### Text block
Key roles for civil society in keeping violence at bay
From Africa Renewal: 
Nairobi
Reuters / Thomas Mukoya
Voters queue up for a referendum on a new constitution in Kenya in 2010Voters queue up for a referendum on a new constitution in Kenya in 2010: Activists mobilized in large numbers to help get out the vote.
Photograph: Reuters / Thomas Mukoya

With peace agreements ending wars across Africa, thousands of local communities have in recent years embarked on the long road of rebuilding and revival. The course is daunting: not only to generate productive livelihoods in difficult economic times, but also to avoid new eruptions of violence.

African civil organizations are especially well placed for such efforts, notes Chukwuemeka Eze, programme director of the West Africa Network for Peacebuilding (WANEP), a regional civil society group headquartered in Accra, Ghana. That is because they often have much closer links to local communities than do either national governments or international agencies. “The best and most sustainable peacebuilding process should be locally generated, and externally supported,” he told Africa Renewal. While the United Nations and other external institutions certainly can be helpful, Mr. Eze adds, programmes to consolidate peace must be “driven by African civil society organizations,” in close collaboration with African governments and regional organizations.

Whether they came from Kenya, Cîte d’Ivoire, Guinea-Bissau, Morocco or elsewhere, various civil society activists delivered a similar message at a brain-storming session on “peace, stability and development in Africa” held in Nairobi, Kenya, last December. Although organized by the UN’s Office of the Special Advisor on Africa (OSAA), the meeting did not dwell on official UN peacebuilding activities, but instead highlighted the central role of African actors, whether from civil society, governments, regional organizations or the African Union, the continent’s leading political body. One aim of the get-together, says OSAA, was to “learn from African experiences,” so that the UN and other international agencies can better align their work with African priorities.

Viewed from strife-torn western Cîte d’Ivoire, it is clear that external interventions do not always match local needs, notes About Karno Ouattara, a coordinator for the non-governmental Search for Common Ground. When officials from US and other donor agencies come to help vulnerable people, he told Africa Renewal, “They pick solutions that have worked more or less in another place, and try to apply it, not taking into account the reality of this place.”

Identifying problems

While much attention in Cîte d’Ivoire has been devoted to resolving the national political conflict, communities have been grappling with various disputes and tensions of their own, Mr. Ouattara points out. Some were worsened by the partisan warfare of the past decade, but have local causes that have not disappeared with the end of the war. There are “all kinds of conflicts,” Mr. Ouattara observes, relating to land, family disputes and the marginalization of youth and women. “Youth and women really have no place to talk.”

### Information supplied

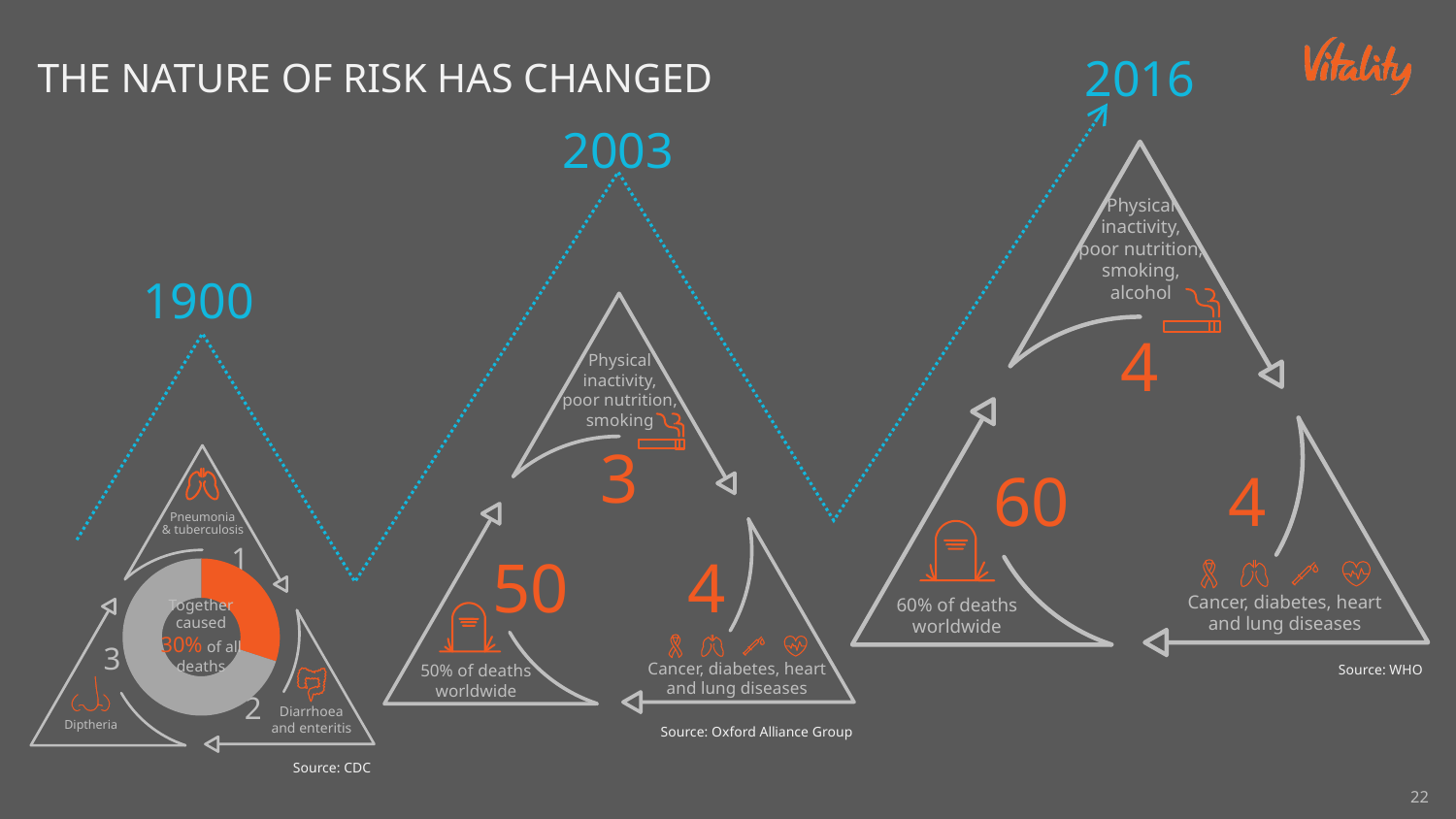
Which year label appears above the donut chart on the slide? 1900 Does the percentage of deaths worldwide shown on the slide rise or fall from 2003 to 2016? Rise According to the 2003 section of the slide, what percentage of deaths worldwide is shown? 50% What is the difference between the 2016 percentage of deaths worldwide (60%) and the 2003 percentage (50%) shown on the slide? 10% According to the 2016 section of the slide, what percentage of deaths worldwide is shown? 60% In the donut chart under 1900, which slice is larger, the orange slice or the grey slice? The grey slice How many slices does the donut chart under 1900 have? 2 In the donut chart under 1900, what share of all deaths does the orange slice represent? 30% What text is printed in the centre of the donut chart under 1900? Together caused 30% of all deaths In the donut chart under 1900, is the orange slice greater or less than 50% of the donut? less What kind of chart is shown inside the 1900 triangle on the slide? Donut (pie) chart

### Study questions
[1] According to the peacebuilding article, what organization does Chukwuemeka Eze work for?
[2] Condense the paragraph of the peacebuilding article that begins "Whether they came from Kenya" into a short bulleted list of its main facts.

### Answer section
[1] The West Africa Network for Peacebuilding (WANEP), a regional civil society group headquartered in Accra, Ghana.

[2]
- Civil society activists from several African countries, including Kenya, Guinea-Bissau and Morocco, delivered a similar message at a brainstorming session on "peace, stability and development in Africa."
- The session was held in Nairobi, Kenya, last December.
- The UN's Office of the Special Advisor on Africa (OSAA) organized the meeting.
- The meeting focused not on official UN peacebuilding activities but on the central role of African actors: civil society, governments, regional organizations and the African Union.
- According to OSAA, one aim was to "learn from African experiences" so that the UN and other international agencies can better align their work with African priorities.